Traditional transfer pricing methodologies
Code 1 - comparable uncontrolled price method
This method compares the price for property or services transferred in a controlled transaction - that is, with a related international party - to the price charged for comparable property or services under the same or similar circumstances in an uncontrolled transaction.
Where it is possible to locate comparable uncontrolled transactions, the comparable uncontrolled price method is the most direct and reliable way to apply the arm's length principle. If there is any difference between the prices or the terms of the controlled transaction and the uncontrolled transaction, this may indicate that the dealings of the associated enterprises are not arm's length.
Note that intangible and intellectual property transactions present particular problems with regard to comparability, especially where such property is unique or specialised.
If you use this method but the comparable uncontrolled price is adjusted to allow for particular circumstances of the controlled dealing, you should still record the adjusted price under this code.
Code 2 - resale price method
This method may be appropriate where an enterprise sells a product to a related party who then resells that product to an independent third party.
The resale price is reduced by the arm's length resale price margin and may then be regarded - after adjustments for other costs associated with the original purchase of the product - as an arm's length price of the original transfer of property between the related parties.
Further analysis can be undertaken by reviewing the resale price margin of the reseller in the controlled transaction. This is done by referencing the resale price margin that the same reseller earns on items purchased and sold in comparable uncontrolled transactions. The resale price margin earned by an independent enterprise in comparable uncontrolled transactions may also provide guidance.
Margins are usually measured at gross profit level. However, a comparison undertaken at an intermediate level may be more accurate. A comparison at the net profit level falls under a different methodology - the transactional net margin method.
The resale price margin will vary depending on the value added by the reseller. Variables such as functions performed, economic circumstances, assets employed, and risks undertaken should reflect higher margins.
Code 3 - cost-plus method
The cost-plus method begins with the costs incurred by the supplier of property or services in a controlled transaction for property transferred or services provided to a related purchaser. An appropriate arm's length cost plus mark-up is then added to this cost to make an appropriate profit in light of the functions performed and the market conditions. What is arrived at after adding the arm's length cost plus mark-up to the above costs may be regarded as an arm's length price of the original controlled transaction.
This method is probably most useful if:
- semi-finished goods subject to additional manufacturing or assembly are sold between related parties
- related parties have concluded joint facility agreements or long-term buy-and-supply arrangements
- the controlled transaction is the provision of services.
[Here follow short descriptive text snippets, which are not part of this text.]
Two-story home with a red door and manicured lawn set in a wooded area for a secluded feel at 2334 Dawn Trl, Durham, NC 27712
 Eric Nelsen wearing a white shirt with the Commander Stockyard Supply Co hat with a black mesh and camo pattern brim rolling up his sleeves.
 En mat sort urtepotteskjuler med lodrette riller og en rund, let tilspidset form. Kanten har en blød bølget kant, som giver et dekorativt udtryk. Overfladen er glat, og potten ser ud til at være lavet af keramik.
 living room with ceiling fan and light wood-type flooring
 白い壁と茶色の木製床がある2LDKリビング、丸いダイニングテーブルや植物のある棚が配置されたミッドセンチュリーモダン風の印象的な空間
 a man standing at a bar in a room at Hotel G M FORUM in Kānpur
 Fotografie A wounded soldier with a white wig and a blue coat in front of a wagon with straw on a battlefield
This method is not suited for high value intangibles.
Further analysis can be undertaken by reviewing the cost plus mark-up of the supplier in the controlled transaction. This is done by referencing the cost plus mark-up that the same supplier earns in comparable uncontrolled transactions. The cost plus mark-up that would have been earned in comparable transactions by an independent enterprise may serve as guidance.
If a fixed percentage mark-up is applied to the relevant cost base without any benchmarking of that percentage against comparable independent dealings, it is not regarded as cost-plus method.